Ma anche sul fronte delle protesi “tradizionali” la ricerca è molto attiva e offre soluzioni sempre più conservative. Due le novità in questo senso. La prima è una piccola molla, una sorta di ammortizzatore, che sostituisce in casi specifici, la protesi al ginocchio. Si chiama Kinespring, non intacca ossa e legamenti, permette il naturale movimento dell’articolazione del ginocchio, allevia il carico fino a 13 chili e dà sollievo dal dolore.

“Questo dispositivo non intacca l’articolazione e consente di far riprendere al paziente operato anche una regolare attività sportiva non agonistica – precisa Vincenzo Madonna, direttore di struttura semplice di chirurgia del ginocchio dell’Ospedale Sacro Cuore di Negrar (Verona), ma anche autore dello studio presentato al recente congresso internazionale Esska (European Society for Sports Traumatology, Knee Surgery and Arthroscopy), di Amsterdam, nel quale per la prima volta si sono evidenziati i risultati su 55 pazienti operati con il KineSpring in un singolo centro italiano. Lo studio ha dimostrato che la grande maggioranza dei pazienti convive perfettamente con la sua “molla”, riportando anche a distanza di più di un anno un miglioramento statisticamente significativo in termini di dolore e funzione del ginocchio operato.
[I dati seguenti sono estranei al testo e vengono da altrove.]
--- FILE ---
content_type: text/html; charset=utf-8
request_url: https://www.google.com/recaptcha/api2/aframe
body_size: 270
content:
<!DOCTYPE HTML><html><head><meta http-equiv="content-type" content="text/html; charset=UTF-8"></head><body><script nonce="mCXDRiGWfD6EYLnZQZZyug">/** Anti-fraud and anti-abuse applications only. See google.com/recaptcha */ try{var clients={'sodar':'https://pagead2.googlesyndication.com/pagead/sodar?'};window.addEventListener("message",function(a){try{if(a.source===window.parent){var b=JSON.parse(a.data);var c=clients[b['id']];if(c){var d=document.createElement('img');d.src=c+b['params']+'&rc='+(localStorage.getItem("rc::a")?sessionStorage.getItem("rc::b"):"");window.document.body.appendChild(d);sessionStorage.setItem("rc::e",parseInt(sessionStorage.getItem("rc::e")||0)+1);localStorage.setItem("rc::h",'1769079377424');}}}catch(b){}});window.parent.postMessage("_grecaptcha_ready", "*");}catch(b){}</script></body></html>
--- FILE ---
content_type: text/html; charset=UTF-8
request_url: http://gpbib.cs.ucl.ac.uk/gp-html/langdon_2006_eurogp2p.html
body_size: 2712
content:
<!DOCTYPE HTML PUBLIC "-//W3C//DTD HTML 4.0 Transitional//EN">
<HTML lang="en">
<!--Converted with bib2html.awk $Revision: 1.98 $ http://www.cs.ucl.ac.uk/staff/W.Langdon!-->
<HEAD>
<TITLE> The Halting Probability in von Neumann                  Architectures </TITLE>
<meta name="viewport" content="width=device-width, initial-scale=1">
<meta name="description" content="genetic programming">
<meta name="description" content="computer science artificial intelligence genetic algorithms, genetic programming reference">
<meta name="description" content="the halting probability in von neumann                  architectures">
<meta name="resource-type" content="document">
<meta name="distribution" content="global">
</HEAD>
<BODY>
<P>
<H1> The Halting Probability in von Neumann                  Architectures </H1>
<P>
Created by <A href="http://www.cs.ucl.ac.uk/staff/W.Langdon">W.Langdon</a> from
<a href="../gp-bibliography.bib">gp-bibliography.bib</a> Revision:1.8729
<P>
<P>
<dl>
“In Italia circa 2,6 milioni di persone soffrono di osteoartrosi al ginocchio – precisa Claudio Zorzi, direttore della divisione di Ortopedia e Traumatologia dell’Ospedale Sacro Cuore Don Calabria, Negrar (Verona) – ma la protesizzazione  viene eseguita più spesso e con buoni risultati in pazienti ultrasessantenni affetti da artrosi a uno stadio avanzato. Più complesso è il trattamento dei soggetti fra i 30 e i 60 anni con uno stile di vita attivo. Per queste persone  che sono troppo giovani o troppo attivi o rifiutano l’impianto protesico, Kinespring può rappresentare un’ottima alternativa con cui si può tornare a giocare a calcio a tennis, sciare o correre”.

La seconda novità in tema di protesi si chiama XP e verrà presentata in Italia alla fine di settembre. Dallo scorso marzo è stata applicata nel mondo su più di mille pazienti, in una ventina di centri.  Rispetto alle attuali protesi al ginocchio – che vengono posizionate sacrificando uno o entrambi i crociati – la XP consente di salvare i legamenti, cioè il naturale ponte tra tibia e femore.  Il mantenimento di queste due strutture, permette al paziente un’esperienza protesica che si avvicina molto di più al ginocchio sano, garantendo così un risultato funzionale migliore, una cinematica più vicina a quella naturale e il paziente si “dimentica” di avere la protesi.

L’innovazione sta nel design del disco tibiale, che diventa a ferro di cavallo, e l’inserto di due piccoli cuscinetti in polietilene addizionati con vitamina E (antiossidante) che mimano i menischi.

La ricerca in ortopedia diventa sempre più importante  – sottolinea Zorzi – se si pensa al costo sociale dell’artrosi che arriva tra chirurgia protesica, terapia farmacologica o infiltrativa, e riabilitazione a sfiorare i 6,5 miliardi di euro.  Nel 2009 erano più di 55mila le protesi di ginocchio impiantate in Italia all’anno, ma il numero sta aumentando, a causa dell’invecchiamento della popolazione e alla diminuzione della fascia di età che ricorre alle protesi a causa di esisti post-traumatici, il più delle volte sportivi”.